Something drops inside of me.

That means we can’t ignore this.

That means we have to deal with the consequences.

Fuck, I should’ve thought of this.

“Answer it,” I tell her.

“Patricia?” Juliana says, bringing the phone to her ear.

I watch as her face inevitably changes, moving from confusion to terror as her features contract, all but her eyebrows, shooting up with lightning shock.

“Wait, wait, slow down. There are men in your apartment. And they want … me? They’re going to—oh, God. I will. Okay.”

Juliana lowers the phone, staring at me with wide pits for eyes.

“They’ve got Patricia,” she says. “They’re going to kill her unless I go to her apartment—now, alone.”

Fuck.

Chapter Ten

Juliana

I walk down the hallway toward Patricia’s apartment as I have dozens or hundreds of times before, only now there’s a knot in my gut the size of my fist.

No—the size of Jett’s fist, a big nasty knot that twists and burns when I think about all the ways this could go wrong.

It would be so unfair if fate snatched away what we have just when I learned how special it is.

Jett is a virgin, like me.

Jett wants to claim me as badly as I need to be claimed by him.

My wildest dreams are coming true.

It just so happens they’re coming true at the same time as my worst nightmares.

I guess life is a bitch that way.

“You need to trust me,” Jett said back at the underground apartment.

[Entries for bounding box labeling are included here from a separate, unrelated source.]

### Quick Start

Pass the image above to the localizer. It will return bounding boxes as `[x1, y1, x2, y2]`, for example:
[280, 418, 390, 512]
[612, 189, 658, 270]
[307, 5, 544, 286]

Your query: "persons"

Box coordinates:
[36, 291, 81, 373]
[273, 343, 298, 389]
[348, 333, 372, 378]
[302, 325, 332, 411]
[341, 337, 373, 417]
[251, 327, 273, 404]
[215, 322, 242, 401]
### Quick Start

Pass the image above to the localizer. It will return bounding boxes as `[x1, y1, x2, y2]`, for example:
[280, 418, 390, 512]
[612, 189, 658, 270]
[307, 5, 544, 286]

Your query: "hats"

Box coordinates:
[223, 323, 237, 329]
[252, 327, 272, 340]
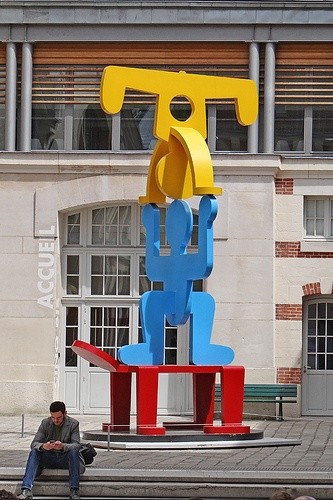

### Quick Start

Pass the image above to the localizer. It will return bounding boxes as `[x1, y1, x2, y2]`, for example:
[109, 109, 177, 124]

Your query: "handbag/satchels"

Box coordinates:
[77, 442, 98, 474]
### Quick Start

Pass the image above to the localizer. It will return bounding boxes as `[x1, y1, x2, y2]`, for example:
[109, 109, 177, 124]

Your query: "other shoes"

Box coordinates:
[70, 488, 80, 500]
[16, 488, 33, 500]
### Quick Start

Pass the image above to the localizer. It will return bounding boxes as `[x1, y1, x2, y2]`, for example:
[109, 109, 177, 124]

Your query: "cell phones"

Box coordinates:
[50, 440, 55, 444]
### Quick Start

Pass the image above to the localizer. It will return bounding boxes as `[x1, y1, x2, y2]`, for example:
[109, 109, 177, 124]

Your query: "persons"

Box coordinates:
[18, 401, 88, 500]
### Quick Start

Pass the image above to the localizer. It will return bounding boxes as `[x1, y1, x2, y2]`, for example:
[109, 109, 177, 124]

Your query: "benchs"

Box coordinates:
[214, 384, 297, 420]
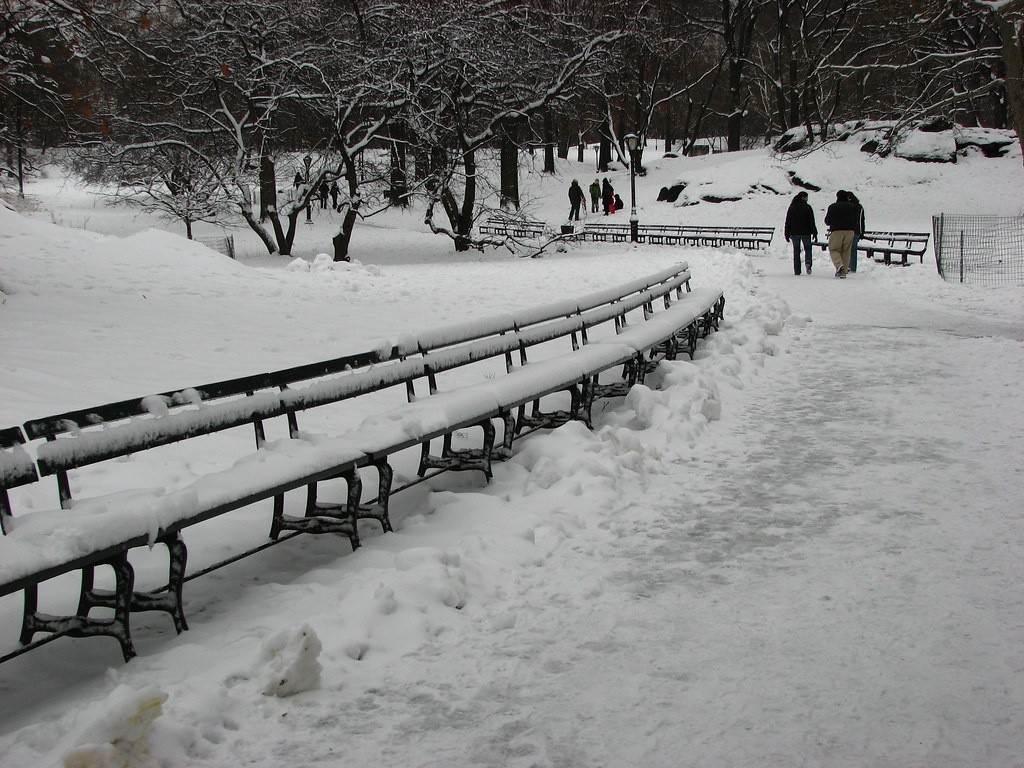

It was as if he’d turned into a different man, his smirk disappearing, his blue eyes becoming flinty and focused.

He became Jett the Hitman, not Jett the Lover, Jett the One-Day Father.

I stop outside the door, drawing in shaky breaths, my shirt sticky from the party, Jett’s pants hanging loosely from my hips, tied with a belt constructed hastily from his T-shirt. At least I still have my shoes and my bra.

Maybe I’d feel ridiculous if the stakes weren’t so high.

My heart hammers in my chest as I think of Rebel, of Jett, of a bullet between my eyes ending everything we’ve built.

I knock and knock and knock, and then somebody grumbles from deep within the apartment, “Fucking hell, it’s open. Just come in.”

“No,” I say, going with sassy like Jett instructed me.

“These men,” he told me, “they despise when a woman talks back to them. You need to make them angry.”

That’s easier said than done when there are a thousand arrows of anxiety being fired at me every single moment.